Extract provided
------------------------

Echoing Massimo’s structure, here are some talking points:

* There are probably many notions of what determinism means, but let’s distinguish two. The crucial thing is that the universe can be divided up into different moments of time. (The division will generally be highly non-unique, but that’s okay.) Then we can call “global determinism” the claim that, if we know the exact state of the whole universe at one time, the future and past are completely determined. But we can also define “local determinism” to be the claim that, if we know the exact state of some part of the universe at one time, the future and past of a certain region of the universe (the “domain of dependence”) is completely determined. Both are reasonable and relevant.

* It makes sense to be interested, as Massimo seems to be, in whether or not the one true correct ultimate set of laws of physics are deterministic or not. He argues that we don’t know, and that’s obviously right, since we don’t know what the final theory is. But that’s a rather defeatist attitude all by itself; we can look at the theories we do understand and try to draw lessons from them.

* Classical mechanics, which you might have thought was deterministic if anything was, actually has some loopholes. We can think of certain situations where more than one future obeys the equations of motion starting from the same past. This is discussed a bit in the Stanford Encyclopedia of Philosophy article on causal determinism. But I personally don’t find the examples that impressive. For one thing, they are highly non-generic; you have to work really hard to find these kinds of solutions, and they certainly aren’t stable under small perturbations. More importantly, classical mechanics isn’t right; it’s just an approximation to quantum mechanics, and these finely-tuned classical solutions would be dramatically altered by quantum effects.

* General relativity is a classical theory, so it’s also not correct, but we don’t have the final theory of quantum gravity so it’s worth a look. As Massimo points out, there are good examples in GR where traditional global determinism breaks down; naked singularities would be an example. (Basically, determinism breaks down when information can in principle “flow in” from a singularity or boundary that isn’t included in “the whole universe at one moment of time.”) We might sidestep this problem by arguing that naked singularities aren’t physical, which is quite reasonable. But there are much more benign examples, such as anti-de Sitter space — a maximally symmetric spacetime with a negative cosmological constant. This universe has no singularities, but does have a boundary at infinity, so a single moment of time only determines part of the universe, not the whole thing. On the other hand, like the classical-mechanics examples alluded to above, this seems like a technicality that can be cleared up with a slight change of definition, e.g. by imposing some simple boundary condition at infinity.

------------------------

Aim 1
According to the determinism discussion, what is anti-de Sitter space?
Aim 2
Quote the determinism discussion from "Echoing Massimo’s structure, here" up to and including "reasonable and relevant.".

(Collected data entries)
------------------------

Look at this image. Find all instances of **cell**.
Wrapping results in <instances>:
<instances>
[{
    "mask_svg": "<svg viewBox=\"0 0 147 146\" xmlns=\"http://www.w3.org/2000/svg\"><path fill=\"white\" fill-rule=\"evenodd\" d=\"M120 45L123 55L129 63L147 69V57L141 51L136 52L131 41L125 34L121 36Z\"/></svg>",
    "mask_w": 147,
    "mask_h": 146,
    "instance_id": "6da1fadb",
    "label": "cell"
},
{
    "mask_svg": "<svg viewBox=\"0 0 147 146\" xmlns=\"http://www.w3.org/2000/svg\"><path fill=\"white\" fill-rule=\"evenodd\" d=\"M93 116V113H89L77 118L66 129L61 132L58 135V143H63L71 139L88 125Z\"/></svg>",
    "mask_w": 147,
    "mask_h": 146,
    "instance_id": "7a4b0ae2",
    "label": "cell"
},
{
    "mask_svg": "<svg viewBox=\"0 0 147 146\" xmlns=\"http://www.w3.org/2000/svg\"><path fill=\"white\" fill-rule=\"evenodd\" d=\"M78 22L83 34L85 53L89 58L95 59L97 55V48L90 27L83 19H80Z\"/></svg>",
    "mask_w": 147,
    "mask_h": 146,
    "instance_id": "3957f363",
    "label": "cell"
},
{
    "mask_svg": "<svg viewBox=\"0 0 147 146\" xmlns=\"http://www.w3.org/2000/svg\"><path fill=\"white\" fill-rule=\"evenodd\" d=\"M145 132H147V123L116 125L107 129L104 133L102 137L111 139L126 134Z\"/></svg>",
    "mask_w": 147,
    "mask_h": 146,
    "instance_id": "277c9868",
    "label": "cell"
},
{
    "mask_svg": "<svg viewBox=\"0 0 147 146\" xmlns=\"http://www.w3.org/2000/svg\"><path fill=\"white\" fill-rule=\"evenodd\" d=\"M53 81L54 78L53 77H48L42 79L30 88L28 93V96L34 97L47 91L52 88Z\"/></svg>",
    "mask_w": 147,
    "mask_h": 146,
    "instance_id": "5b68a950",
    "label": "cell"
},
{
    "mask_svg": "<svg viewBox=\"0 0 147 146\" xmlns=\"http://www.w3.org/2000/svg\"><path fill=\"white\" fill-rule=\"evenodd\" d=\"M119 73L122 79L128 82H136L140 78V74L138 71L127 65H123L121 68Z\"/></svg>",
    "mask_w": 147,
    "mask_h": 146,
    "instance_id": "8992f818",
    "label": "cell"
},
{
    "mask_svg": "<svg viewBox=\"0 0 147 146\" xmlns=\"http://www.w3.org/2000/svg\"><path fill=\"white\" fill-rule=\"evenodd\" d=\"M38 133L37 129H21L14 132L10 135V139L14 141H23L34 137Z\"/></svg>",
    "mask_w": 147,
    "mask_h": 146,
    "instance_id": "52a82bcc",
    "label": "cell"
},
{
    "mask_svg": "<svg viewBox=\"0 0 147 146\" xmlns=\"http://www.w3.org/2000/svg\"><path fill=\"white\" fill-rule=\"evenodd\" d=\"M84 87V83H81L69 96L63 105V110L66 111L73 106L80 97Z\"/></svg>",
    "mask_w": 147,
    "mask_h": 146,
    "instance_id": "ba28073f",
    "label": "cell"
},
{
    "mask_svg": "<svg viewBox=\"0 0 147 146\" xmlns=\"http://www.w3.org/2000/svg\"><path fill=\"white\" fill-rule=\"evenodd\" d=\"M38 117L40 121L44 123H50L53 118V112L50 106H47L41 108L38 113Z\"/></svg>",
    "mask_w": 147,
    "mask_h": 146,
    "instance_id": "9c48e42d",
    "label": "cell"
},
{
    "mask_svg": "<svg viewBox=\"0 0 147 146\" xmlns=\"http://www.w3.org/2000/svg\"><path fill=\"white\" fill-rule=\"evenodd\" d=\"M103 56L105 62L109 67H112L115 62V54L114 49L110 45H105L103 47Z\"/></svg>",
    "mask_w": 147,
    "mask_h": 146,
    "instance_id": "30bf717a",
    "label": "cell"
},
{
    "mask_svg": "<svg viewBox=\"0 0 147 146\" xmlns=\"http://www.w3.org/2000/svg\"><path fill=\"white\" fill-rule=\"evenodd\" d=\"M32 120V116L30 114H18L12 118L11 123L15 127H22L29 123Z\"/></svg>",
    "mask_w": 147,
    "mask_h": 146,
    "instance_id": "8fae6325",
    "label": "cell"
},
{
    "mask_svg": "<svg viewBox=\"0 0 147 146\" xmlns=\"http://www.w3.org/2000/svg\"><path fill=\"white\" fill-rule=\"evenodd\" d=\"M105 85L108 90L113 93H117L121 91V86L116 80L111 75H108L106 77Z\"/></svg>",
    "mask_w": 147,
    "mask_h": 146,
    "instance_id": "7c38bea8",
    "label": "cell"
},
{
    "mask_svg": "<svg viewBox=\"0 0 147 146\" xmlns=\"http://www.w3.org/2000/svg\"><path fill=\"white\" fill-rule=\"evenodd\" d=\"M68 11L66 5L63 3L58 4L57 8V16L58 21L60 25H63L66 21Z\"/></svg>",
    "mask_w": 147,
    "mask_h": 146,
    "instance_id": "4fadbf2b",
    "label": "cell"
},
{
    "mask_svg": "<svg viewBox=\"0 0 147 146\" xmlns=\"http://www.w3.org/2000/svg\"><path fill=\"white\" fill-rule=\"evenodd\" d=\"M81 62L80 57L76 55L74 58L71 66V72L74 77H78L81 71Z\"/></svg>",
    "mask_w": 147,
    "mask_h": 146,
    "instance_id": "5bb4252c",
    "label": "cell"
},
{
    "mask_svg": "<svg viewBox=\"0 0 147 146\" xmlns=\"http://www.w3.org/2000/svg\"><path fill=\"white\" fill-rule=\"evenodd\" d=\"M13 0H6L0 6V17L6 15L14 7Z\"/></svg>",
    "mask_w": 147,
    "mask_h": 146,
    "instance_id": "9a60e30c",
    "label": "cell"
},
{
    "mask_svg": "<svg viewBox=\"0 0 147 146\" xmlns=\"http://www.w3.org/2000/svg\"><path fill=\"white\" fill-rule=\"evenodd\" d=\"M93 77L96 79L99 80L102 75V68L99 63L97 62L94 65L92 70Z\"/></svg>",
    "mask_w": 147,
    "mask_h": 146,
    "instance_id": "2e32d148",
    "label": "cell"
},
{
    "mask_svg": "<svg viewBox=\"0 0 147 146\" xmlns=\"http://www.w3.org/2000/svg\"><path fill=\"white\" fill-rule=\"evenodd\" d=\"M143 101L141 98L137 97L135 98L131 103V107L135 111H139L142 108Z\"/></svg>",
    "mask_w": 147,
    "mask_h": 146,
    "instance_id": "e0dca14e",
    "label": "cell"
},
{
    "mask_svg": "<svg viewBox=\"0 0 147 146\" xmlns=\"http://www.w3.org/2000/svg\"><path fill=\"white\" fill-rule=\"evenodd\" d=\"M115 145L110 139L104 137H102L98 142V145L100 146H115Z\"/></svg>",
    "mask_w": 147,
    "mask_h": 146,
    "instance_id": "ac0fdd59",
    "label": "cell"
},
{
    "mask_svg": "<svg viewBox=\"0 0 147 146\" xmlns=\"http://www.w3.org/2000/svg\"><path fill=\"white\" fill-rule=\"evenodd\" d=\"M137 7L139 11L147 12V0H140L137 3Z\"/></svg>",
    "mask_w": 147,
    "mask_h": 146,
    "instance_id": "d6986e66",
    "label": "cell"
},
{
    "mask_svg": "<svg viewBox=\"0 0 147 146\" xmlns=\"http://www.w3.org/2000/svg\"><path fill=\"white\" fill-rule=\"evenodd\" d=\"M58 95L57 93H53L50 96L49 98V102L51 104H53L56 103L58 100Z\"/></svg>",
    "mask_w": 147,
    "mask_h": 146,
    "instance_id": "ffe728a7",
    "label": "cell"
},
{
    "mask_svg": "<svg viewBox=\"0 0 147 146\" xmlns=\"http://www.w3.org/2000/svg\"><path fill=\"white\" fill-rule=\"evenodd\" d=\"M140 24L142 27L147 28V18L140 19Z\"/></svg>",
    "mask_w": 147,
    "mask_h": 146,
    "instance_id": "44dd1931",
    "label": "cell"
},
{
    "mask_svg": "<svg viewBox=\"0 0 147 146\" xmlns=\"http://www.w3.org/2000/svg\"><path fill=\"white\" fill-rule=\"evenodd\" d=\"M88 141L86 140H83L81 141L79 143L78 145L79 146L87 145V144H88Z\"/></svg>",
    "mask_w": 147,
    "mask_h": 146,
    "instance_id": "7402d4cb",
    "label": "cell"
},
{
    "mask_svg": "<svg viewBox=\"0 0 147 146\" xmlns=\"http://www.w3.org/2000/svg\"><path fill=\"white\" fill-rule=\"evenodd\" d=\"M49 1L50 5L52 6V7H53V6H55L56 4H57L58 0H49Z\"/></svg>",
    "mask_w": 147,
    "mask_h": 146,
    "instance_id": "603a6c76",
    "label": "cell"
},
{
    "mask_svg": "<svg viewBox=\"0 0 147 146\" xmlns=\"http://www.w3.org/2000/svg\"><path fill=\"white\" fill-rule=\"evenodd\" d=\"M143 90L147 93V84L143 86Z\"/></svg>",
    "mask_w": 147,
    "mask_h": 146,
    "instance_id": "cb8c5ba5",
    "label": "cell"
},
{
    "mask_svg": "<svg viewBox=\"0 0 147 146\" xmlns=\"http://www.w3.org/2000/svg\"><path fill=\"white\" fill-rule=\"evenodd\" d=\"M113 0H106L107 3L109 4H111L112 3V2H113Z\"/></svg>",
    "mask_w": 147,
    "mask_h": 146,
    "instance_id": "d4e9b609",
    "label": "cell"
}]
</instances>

------------------------

Finished answer 1
A maximally symmetric spacetime with a negative cosmological constant.

Finished answer 2
Echoing Massimo’s structure, here are some talking points:

* There are probably many notions of what determinism means, but let’s distinguish two. The crucial thing is that the universe can be divided up into different moments of time. (The division will generally be highly non-unique, but that’s okay.) Then we can call “global determinism” the claim that, if we know the exact state of the whole universe at one time, the future and past are completely determined. But we can also define “local determinism” to be the claim that, if we know the exact state of some part of the universe at one time, the future and past of a certain region of the universe (the “domain of dependence”) is completely determined. Both are reasonable and relevant.